***** EXTRAIT FOURNI *****

Questions :
Granularité des ressources (concept de « learning object ») ou manuel scolaire numérique ?
Apprendre, est-ce ingurgiter au fil de l’année scolaire une quantité déterminée de « granules de savoir » ?
Un manuel scolaire traditionnel n’est il rien d’autre qu’un assemblage raisonné de ces dites granules ?
Faire évoluer le manuel scolaire, jusqu’où et comment ?
Têtes bien pleines, têtes bien faites. Certes. Mais pleines de quoi ? Et faites comment ?
Agrégation de contenus. Rêves de Lego, mécanisation, industrie de la connaissance.
Quid du bonheur sauvage de dénicher sur le web LA ressource, exactement celle que l’on recherchait ?
Intuition que les habiletés sont là , que les nouvelles médiations consistent à favoriser et transmettre ces habiletés. Mais comment ?
Quelques une de mes questions du jour…
Quelques jours plus tard, je lis un article de Michael Feldstein sur « eLearn magazine » qui interroge cette notion de learning object. En voici la traduction (merci de m’indiquer les erreurs ou éventuels contresens, je ne suis pas traductrice : )

***** LES ENREGISTREMENTS *****

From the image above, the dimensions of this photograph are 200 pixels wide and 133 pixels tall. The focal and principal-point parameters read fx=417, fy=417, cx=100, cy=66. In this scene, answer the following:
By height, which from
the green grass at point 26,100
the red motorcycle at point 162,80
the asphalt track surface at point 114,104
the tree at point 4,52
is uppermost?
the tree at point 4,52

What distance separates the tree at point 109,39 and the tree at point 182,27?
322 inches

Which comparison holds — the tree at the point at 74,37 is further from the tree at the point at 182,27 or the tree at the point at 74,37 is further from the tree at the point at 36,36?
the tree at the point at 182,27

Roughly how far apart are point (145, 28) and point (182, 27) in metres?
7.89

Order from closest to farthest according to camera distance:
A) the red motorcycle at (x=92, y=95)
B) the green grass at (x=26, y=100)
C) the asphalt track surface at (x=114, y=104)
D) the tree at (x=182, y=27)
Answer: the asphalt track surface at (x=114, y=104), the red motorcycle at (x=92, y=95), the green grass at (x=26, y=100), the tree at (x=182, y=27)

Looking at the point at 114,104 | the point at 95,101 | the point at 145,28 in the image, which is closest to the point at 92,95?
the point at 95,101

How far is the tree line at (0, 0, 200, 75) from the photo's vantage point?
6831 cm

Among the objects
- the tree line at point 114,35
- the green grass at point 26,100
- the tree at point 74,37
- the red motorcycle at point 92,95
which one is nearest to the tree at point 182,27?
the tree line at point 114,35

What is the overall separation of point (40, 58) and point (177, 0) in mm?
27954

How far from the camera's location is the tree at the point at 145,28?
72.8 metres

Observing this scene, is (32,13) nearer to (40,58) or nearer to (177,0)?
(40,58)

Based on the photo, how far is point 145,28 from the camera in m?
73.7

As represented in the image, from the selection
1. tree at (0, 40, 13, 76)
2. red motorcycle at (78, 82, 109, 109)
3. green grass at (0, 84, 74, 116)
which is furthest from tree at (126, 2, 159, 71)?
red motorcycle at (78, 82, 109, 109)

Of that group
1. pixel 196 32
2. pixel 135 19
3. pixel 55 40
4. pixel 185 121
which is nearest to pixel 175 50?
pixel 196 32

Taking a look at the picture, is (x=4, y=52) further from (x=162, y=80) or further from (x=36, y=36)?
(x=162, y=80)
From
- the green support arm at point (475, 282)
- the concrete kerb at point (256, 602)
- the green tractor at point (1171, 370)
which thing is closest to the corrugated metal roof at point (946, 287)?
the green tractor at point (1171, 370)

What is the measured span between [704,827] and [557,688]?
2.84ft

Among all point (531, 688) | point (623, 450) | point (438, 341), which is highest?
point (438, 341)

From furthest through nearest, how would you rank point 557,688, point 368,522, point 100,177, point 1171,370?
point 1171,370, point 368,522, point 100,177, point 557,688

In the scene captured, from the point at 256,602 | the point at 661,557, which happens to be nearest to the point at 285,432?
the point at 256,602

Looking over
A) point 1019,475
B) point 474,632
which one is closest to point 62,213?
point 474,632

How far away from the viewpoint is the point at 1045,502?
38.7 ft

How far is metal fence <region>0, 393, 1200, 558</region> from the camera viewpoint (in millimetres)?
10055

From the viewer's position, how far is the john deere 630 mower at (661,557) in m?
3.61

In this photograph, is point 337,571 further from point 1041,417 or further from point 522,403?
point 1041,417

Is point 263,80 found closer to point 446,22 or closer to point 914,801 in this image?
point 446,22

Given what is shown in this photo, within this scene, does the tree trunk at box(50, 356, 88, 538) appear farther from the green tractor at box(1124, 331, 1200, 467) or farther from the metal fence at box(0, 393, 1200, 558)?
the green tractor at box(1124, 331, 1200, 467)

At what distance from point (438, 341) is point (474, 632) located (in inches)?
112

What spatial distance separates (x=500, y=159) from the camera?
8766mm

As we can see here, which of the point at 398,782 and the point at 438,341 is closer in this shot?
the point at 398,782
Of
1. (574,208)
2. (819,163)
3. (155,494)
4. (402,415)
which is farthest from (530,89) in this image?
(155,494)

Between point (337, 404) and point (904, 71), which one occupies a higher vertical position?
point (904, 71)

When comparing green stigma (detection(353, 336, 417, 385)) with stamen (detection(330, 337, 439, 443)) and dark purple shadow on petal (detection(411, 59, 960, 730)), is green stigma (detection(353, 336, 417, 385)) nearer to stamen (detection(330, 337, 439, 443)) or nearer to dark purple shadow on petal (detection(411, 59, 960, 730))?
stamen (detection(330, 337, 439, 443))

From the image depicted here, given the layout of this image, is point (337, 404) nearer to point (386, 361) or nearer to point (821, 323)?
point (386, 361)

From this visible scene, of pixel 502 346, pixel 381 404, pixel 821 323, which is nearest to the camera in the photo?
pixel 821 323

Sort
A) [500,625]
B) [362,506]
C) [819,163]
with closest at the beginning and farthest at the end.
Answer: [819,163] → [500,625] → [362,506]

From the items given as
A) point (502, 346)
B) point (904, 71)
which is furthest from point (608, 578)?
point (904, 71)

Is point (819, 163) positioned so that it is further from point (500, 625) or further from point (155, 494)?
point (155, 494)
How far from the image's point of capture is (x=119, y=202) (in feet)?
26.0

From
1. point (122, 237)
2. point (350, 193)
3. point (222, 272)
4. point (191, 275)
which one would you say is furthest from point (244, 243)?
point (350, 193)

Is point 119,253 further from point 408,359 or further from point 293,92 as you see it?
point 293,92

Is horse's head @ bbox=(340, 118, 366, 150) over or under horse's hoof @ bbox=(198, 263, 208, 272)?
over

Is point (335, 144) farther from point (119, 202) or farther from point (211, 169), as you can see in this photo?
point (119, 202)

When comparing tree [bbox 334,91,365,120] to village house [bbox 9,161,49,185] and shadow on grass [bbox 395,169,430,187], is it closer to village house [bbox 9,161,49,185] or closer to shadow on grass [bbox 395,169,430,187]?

*****

» **TÂCHES DEMANDÉES**
**A.** Extrayez l'intégralité du texte sur le manuel scolaire, mot pour mot.
**B.** Dans les enregistrements, recopiez à l'identique tout ce qui va de la ligne contenant « Is point (819, 163) » jusqu'à la fin des enregistrements, ces deux limites comprises.

» **RÉPONSES PAR TÂCHE**
**A.**
Questions :
Granularité des ressources (concept de « learning object ») ou manuel scolaire numérique ?
Apprendre, est-ce ingurgiter au fil de l’année scolaire une quantité déterminée de « granules de savoir » ?
Un manuel scolaire traditionnel n’est il rien d’autre qu’un assemblage raisonné de ces dites granules ?
Faire évoluer le manuel scolaire, jusqu’où et comment ?
Têtes bien pleines, têtes bien faites. Certes. Mais pleines de quoi ? Et faites comment ?
Agrégation de contenus. Rêves de Lego, mécanisation, industrie de la connaissance.
Quid du bonheur sauvage de dénicher sur le web LA ressource, exactement celle que l’on recherchait ?
Intuition que les habiletés sont là , que les nouvelles médiations consistent à favoriser et transmettre ces habiletés. Mais comment ?
Quelques une de mes questions du jour…
Quelques jours plus tard, je lis un article de Michael Feldstein sur « eLearn magazine » qui interroge cette notion de learning object. En voici la traduction (merci de m’indiquer les erreurs ou éventuels contresens, je ne suis pas traductrice : )

**B.**
Is point (819, 163) positioned so that it is further from point (500, 625) or further from point (155, 494)?
point (155, 494)
How far from the image's point of capture is (x=119, y=202) (in feet)?
26.0

From
1. point (122, 237)
2. point (350, 193)
3. point (222, 272)
4. point (191, 275)
which one would you say is furthest from point (244, 243)?
point (350, 193)

Is point 119,253 further from point 408,359 or further from point 293,92 as you see it?
point 293,92

Is horse's head @ bbox=(340, 118, 366, 150) over or under horse's hoof @ bbox=(198, 263, 208, 272)?
over

Is point (335, 144) farther from point (119, 202) or farther from point (211, 169), as you can see in this photo?
point (119, 202)

When comparing tree [bbox 334,91,365,120] to village house [bbox 9,161,49,185] and shadow on grass [bbox 395,169,430,187], is it closer to village house [bbox 9,161,49,185] or closer to shadow on grass [bbox 395,169,430,187]?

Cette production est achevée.